*** Excerpted passage

An aborted transfer is one where the client requested a new file be uploaded or all data from an existing file be downloaded, but only part of the file's contents were transferred. Such aborted transfers normally indicate a problem. As the problem may be transitory, it may not be clear what caused it and therefore it may be hard to recreate the problem.
To aid in fixing aborted transfers, the door can provide considerable
information about a transfer at the point the transfer is aborted.
This is currently disabled by default, but may be controlled with the
ftp.enable.log-aborted-transfers
configuration property.
Hosting an FTP server in a domain is as simple as:
[<domainName>/ftp]
The 'ftp.authn.protocol' configuration property controls which flavour of FTP server should be started; for example, to start a gsiftp server:
[<domainName>/nfs]
ftp.authn.protocol = gsi
There are distinct default TCP ports on which the different flavours of FTP server will listen, so a single host may run multiple FTP doors without requiring any port configuration:
[<domainName>/nfs]
ftp.authn.protocol = plain
[<domainName>/nfs]
ftp.authn.protocol = gsi
[<domainName>/nfs]
ftp.authn.protocol = kerberos
[<domainName>/nfs]
ftp.authn.protocol = tls

******
*** Given information

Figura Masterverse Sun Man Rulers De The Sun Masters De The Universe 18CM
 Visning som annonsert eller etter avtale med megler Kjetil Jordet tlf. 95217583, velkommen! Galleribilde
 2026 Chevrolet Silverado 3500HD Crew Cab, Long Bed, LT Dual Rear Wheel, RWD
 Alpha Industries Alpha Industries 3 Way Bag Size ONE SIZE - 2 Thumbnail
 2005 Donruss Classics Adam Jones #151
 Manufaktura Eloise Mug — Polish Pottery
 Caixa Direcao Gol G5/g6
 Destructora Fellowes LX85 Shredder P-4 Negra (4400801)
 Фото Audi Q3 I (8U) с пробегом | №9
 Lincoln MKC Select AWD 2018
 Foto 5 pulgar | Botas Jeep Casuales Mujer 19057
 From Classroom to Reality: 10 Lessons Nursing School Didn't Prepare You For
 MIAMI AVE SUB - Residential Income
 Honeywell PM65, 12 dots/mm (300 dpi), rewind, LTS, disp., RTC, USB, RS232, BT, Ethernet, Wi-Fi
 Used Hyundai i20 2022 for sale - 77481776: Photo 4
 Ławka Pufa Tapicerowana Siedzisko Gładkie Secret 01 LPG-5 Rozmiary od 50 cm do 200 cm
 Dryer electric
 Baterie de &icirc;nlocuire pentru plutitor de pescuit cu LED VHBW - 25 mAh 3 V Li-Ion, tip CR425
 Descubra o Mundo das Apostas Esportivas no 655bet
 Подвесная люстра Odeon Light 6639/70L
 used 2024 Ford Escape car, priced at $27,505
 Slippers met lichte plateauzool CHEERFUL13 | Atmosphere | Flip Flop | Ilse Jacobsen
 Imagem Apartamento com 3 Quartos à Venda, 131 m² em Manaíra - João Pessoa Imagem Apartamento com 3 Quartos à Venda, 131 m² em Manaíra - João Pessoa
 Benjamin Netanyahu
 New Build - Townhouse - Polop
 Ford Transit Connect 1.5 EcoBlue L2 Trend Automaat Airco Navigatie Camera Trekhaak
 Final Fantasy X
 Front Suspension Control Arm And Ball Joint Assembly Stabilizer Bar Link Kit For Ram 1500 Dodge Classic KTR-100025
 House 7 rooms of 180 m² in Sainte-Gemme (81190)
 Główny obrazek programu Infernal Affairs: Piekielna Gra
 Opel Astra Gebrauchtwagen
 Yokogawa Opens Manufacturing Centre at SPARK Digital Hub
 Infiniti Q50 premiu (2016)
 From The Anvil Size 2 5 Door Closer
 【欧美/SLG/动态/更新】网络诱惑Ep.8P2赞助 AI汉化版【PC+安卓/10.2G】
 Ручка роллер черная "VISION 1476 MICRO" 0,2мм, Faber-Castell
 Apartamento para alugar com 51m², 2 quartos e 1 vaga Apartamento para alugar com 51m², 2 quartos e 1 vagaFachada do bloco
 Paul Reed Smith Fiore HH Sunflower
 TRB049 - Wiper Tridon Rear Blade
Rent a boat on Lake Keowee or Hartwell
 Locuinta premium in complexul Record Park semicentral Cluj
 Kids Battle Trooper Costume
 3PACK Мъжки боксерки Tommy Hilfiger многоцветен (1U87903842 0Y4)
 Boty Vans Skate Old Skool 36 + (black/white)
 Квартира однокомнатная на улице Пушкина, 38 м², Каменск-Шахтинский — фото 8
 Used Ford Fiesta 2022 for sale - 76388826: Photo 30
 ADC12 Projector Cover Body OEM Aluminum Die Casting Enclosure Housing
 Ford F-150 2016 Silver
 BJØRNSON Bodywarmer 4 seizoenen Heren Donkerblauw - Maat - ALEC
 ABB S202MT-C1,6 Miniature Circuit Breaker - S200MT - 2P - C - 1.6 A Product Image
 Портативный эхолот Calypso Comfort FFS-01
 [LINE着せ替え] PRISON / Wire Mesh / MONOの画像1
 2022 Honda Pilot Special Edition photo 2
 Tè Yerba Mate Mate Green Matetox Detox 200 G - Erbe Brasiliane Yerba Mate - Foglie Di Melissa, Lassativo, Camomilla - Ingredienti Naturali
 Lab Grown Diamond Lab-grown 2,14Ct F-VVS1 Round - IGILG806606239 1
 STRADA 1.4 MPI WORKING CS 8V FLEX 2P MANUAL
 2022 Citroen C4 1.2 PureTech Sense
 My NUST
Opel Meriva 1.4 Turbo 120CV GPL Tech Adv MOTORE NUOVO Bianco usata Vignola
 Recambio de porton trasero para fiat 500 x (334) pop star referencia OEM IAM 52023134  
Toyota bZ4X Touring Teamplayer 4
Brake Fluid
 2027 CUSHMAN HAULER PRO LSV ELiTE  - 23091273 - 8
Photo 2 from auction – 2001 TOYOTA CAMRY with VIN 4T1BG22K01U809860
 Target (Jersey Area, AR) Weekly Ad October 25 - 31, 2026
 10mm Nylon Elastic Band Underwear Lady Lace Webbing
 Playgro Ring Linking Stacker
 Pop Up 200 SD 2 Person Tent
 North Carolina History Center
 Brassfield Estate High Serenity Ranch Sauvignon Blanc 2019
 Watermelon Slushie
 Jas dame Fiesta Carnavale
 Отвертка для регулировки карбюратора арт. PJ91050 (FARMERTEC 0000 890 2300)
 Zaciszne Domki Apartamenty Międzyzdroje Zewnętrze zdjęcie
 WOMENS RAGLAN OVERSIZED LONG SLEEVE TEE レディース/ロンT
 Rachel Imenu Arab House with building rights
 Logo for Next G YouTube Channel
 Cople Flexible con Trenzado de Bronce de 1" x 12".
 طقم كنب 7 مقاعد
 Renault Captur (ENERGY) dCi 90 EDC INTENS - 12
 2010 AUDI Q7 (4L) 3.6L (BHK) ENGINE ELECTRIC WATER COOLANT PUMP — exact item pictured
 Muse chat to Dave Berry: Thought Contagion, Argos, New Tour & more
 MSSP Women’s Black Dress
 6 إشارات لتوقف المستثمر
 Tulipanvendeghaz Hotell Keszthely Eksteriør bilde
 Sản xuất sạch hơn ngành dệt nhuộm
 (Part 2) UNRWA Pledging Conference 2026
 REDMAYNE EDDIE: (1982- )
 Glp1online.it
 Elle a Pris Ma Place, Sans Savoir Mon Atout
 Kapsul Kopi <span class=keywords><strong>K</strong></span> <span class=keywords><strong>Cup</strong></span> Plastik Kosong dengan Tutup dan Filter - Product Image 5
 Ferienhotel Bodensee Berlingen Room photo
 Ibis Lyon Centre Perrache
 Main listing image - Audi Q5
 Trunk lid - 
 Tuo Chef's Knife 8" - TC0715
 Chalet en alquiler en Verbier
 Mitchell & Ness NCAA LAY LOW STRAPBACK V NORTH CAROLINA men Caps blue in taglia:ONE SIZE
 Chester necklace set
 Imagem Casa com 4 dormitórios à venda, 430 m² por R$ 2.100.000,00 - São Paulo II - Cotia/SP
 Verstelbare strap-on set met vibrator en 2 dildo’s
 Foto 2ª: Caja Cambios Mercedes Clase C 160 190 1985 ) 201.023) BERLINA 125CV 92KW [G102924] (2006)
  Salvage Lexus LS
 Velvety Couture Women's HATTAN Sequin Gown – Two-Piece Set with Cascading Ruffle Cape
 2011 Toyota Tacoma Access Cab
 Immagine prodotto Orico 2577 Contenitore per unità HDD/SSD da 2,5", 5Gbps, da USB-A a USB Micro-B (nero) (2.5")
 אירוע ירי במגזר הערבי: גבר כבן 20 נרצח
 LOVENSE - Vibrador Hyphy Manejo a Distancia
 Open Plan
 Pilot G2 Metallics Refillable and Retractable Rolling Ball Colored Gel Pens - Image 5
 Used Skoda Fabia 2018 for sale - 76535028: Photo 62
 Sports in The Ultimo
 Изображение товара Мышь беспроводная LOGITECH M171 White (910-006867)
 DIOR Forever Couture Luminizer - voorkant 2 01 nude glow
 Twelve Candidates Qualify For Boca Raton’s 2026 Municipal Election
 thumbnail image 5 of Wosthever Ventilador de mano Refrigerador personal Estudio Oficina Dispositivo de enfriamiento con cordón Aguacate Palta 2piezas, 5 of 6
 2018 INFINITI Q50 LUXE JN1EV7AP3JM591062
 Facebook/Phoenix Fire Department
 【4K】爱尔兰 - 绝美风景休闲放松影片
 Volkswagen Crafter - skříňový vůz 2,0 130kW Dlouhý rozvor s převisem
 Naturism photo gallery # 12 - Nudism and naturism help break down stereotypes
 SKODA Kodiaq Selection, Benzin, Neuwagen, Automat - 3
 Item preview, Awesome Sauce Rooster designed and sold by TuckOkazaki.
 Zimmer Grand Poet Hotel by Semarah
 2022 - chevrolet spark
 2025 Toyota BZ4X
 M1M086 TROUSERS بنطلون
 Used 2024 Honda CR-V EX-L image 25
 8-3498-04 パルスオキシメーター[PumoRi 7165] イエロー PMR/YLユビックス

******

» **Exercise**
In the FTP configuration passage, which configuration property controls logging of information about aborted transfers?

» **Answer for the task**
ftp.enable.log-aborted-transfers